Quienes protagonizaron la reconciliación nacional, de uno y otro bando, encontraron al fin el difícil equilibrio entre el olvido y la memoria, y la transición salió adelante, no sin antes afrontar un intento de golpe de Estado (1981) encabezado por dos generales y unos oficiales de la Guardia Civil que creyeron contar con el plácet del monarca.

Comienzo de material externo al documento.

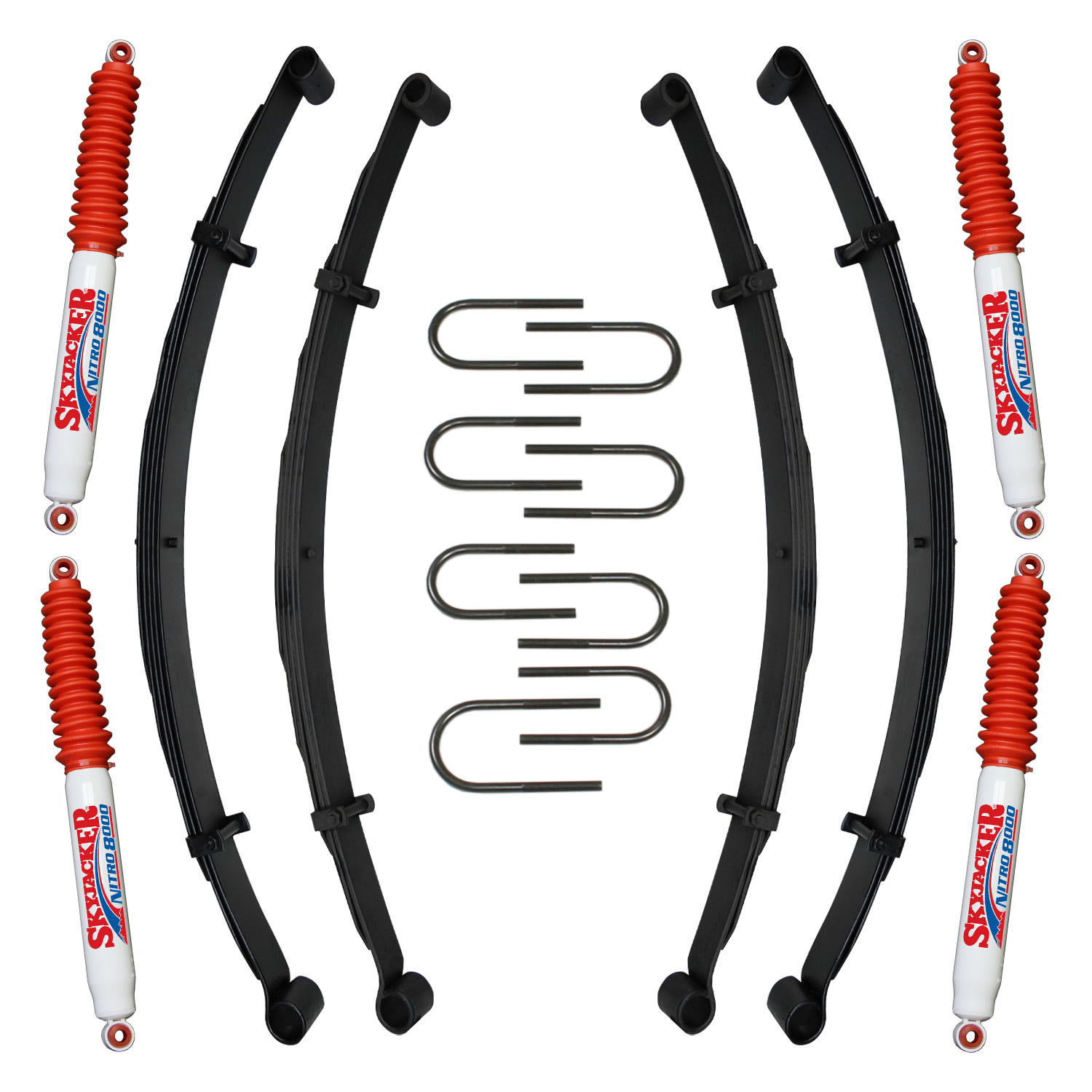 Skyjacker J20K-N - 2-2.5" SOFTR 76-86 CJ,SCRAM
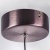 796115 Люстра CARAMELLO LED 6W 110LM КОФЕЙНЫЙ/ГОЛУБОЙ 3000K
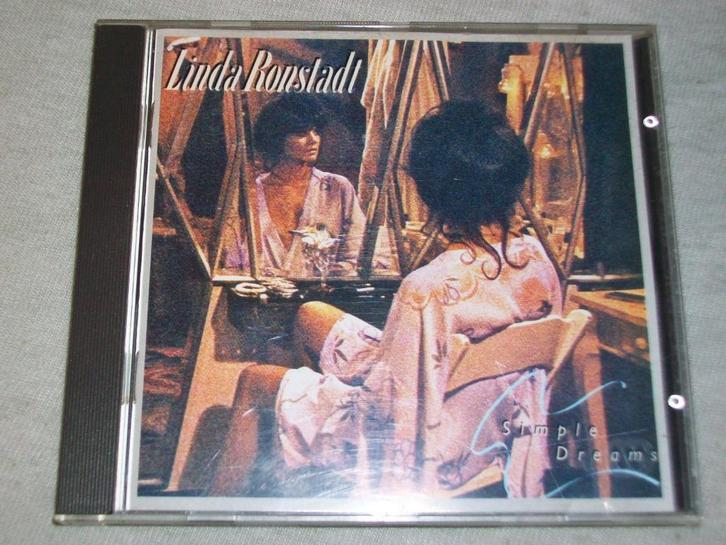 4 cd's van LINDA RONSTADT, Cd's en Dvd's, Cd's | Pop, Zo goed als nieuw, 1980 tot 2000, Ophalen of Verzenden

El olvido posibilitó en parte la llamada movida madrileña , lo más parecido a la espuma que viene detrás del corcho en la botella de champán. Hasta hoy, cuarenta años en los que Madrid ha vivido su más esplendorosa época: se detuvo la sistemática destrucción urbanística, la entrada de España en la Comunidad Europea sufragó en parte la restauración y limpieza de sus edificios, se modernizaron sus transportes públicos y hospitales, se potenció el disfrute de sus espacios públicos, y hoy recibe a millones de visitantes al año que ven en ella excelencias y bellezas locales que a menudo olvidan sus vecinos. Únicamente el asesinato de cinco abogados laboralistas a manos de pistoleros fascistas y el terrorismo de Eta (sanguinaria banda nacionalista vasca: más de ciento cincuenta asesinatos en la capital, perpetrados durante más de treinta años y muchos de ellos de forma indiscriminada, coches bomba) ensombrecieron los logros de la Transición y amenazaron el Estado de derecho, ya consolidado cuando el terrorismo islamista llevó a cabo en unos trenes de cercanías la mayor matanza de civiles desde el bombardeo de Guernica (cerca de doscientos muertos y miles de heridos) en los conocidos como «atentados de Atocha». Madrid, que convivió con el terror etarra tanto tiempo, y se sobrepuso al golpe de Atocha, se transformó al fin en algo, que dejó de ser corte por deseo expreso de Juan Carlos I, y después de haber sido la capital de la República y la capital de España, parece más que nunca una de esas barcas del Retiro a la que muchos que pretenden ver naufragar, quieren también, y al mismo tiempo, subirse.